Does anybody have any experience with this reel? I am looking at getting an inshore setup and came across this reel on tackle warehouse. I cant find anything recent on it, but it seems that they did make this model several years ago. The research I have been doing tells me that shimano is the brand to go with. Any help is appreciated. Thanks.


----------



## doomtrpr_z71 (Feb 22, 2016)

The only thing is those reels are composite framed, so a bull red will flex the frame.


----------



## Anvil Head (Feb 23, 2016)

Big bull will flex a metal one just as well. The Shimano will hold up fine if you set your drag right. I've got two that have worked the skinny water for years and are still good to go any day I am. Don't know how well they'll do past the 37# mark but one has made it that far with no tell of quitting.

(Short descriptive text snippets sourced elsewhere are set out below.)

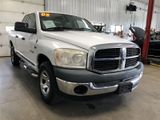 Used 2008 Dodge Ram 1500 Truck ST image 4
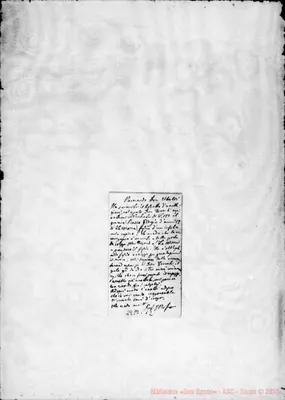 Fotogramma C 12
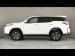 Toyota Fortuner 2.8GD-6 VX - Thumbnail 22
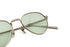 No.730 col.1060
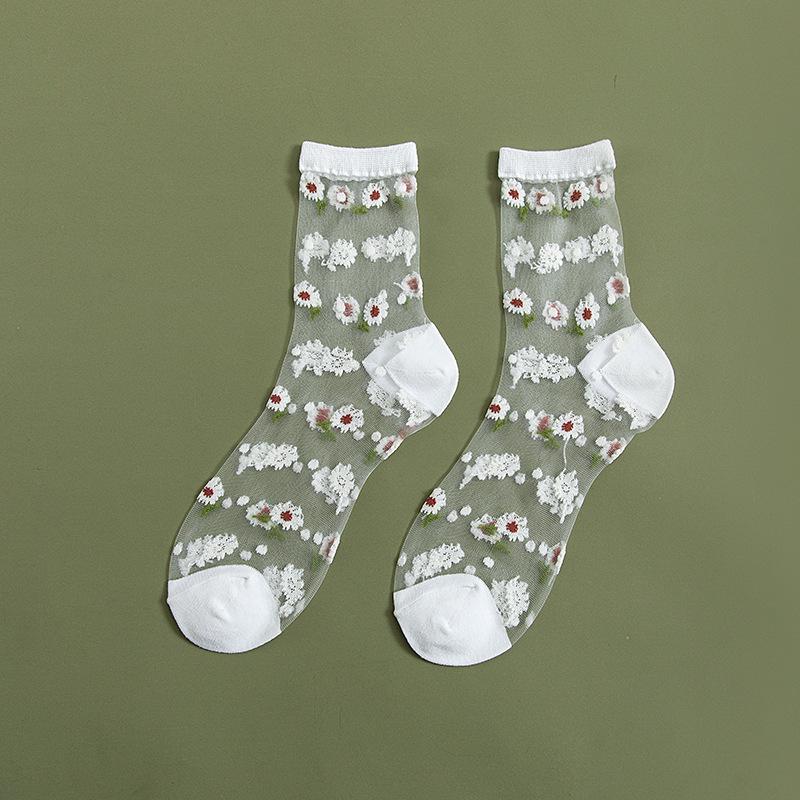 Mens athletic low cut Ankle sock cute cactus flower Short Cute Sock Mens athletic low cut Ankle sock cute cactus flower Short Cute Sock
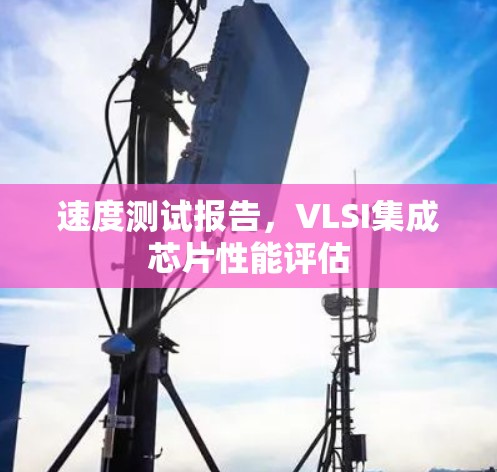速度测试报告，VLSI集成芯片性能评估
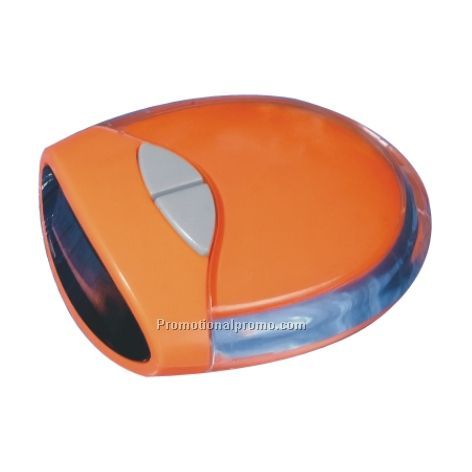 Multi-function Pedometer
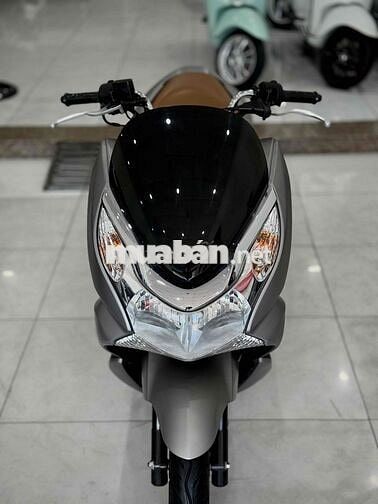Honda PCX125 2014 Zin êm Lướt ( Hỗ trợ Trả GÓP ) ✅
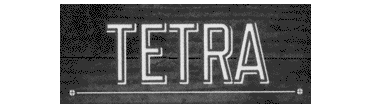 有限会社 テトラ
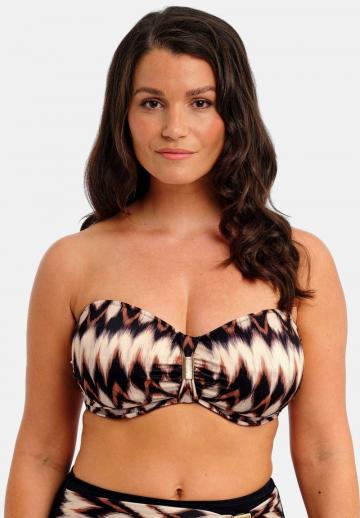Верх от бикини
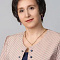 Квасюк Галина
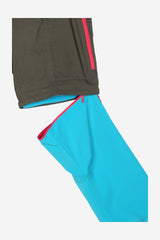 detail2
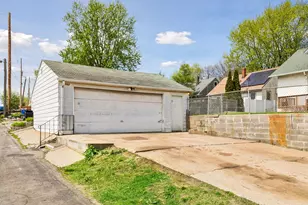 982 Topping St, Saint Paul, MN 55103 - Photo 37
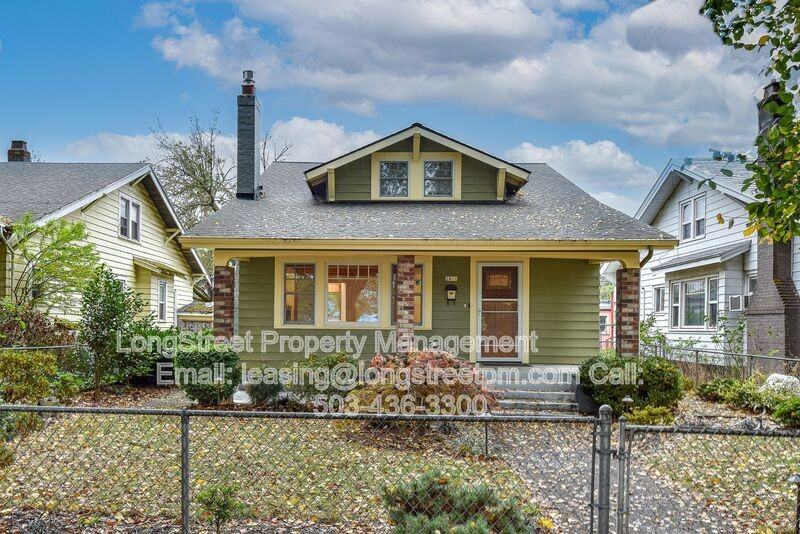 2411 Se Elliott Ave - Photo 2 of 32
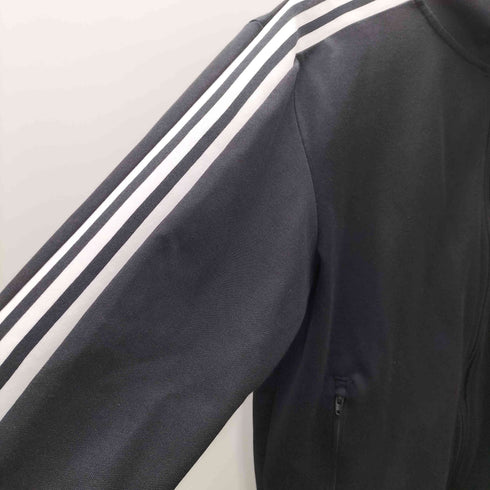 アディダス adidas BECKENBAUER TRACK TOP ベッケンバウアー トラック トップ ジャケット ジャージ メンズ J/XO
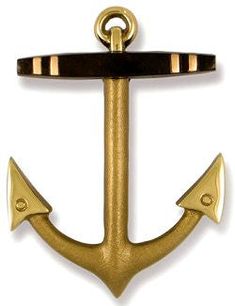 Beach Cottage Brass Anchor Door Knocker - Nautical Luxuries Door Knockers Unique, Brass Door Knocker, American Craftsman, Modern Outdoor Furniture, Door Knocker, Brass Door, Unique Doors, Door Accessories, Decorative Hardware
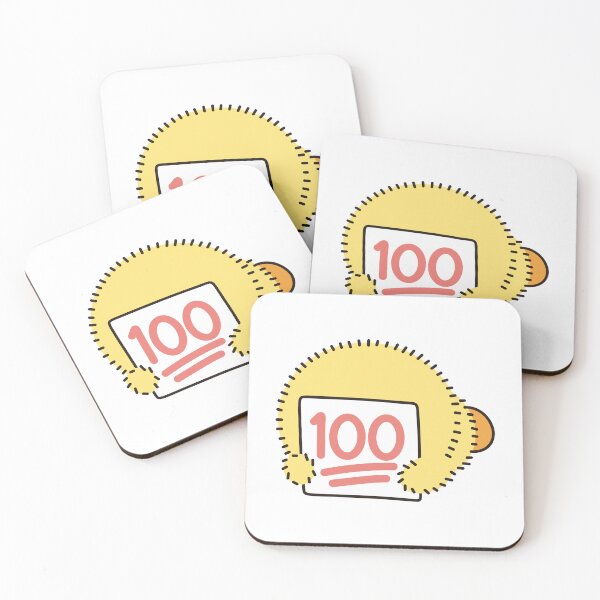 Item preview, SHINee Taemin - TAEMori emoticon (15) designed and sold by 0627june.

My bad - older model than Nexave, but pretty much the same reel looking at the internals and skeleton. (They're out in the shed and I'm not going out there in the rain).


----------



## andlan17 (Feb 23, 2016)

would you recommend the sedona over the nexave? the sedona 3000 has 18 lbs of drag and the nexave 2500 only has 9


----------



## doomtrpr_z71 (Feb 23, 2016)

The sedona 3000 only has 9 as well, you get the bump up to 18 at the 4000 size. Honestly, I'd try and find an older shimano spheros on ebay, I bought a new one for $100 and a used one for $75. Otherwise, I'd save the money and buy a sienna for $30 with 13lbs of drag (4000 size). Even the 2500 size sienna is pretty close to sedona and nexave while being half the price.


----------



## andlan17 (Feb 23, 2016)

I am finding 2 different drags listed on shimano's website for the 3000 model. I guess it is the american site that says its only got 9 lbs of drag. However, the UK and AU sites say the same model has 8.5 Kg of drag, which is about 18.5 lbs. Every website I look at that model says it has 18 lbs of drag. Maybe it is just a mistake on shimano's part.


----------



## doomtrpr_z71 (Feb 23, 2016)

The stradic 3000 is only rated at 14lbs, I don't see the sedona having a bigger drag than a stradic.


----------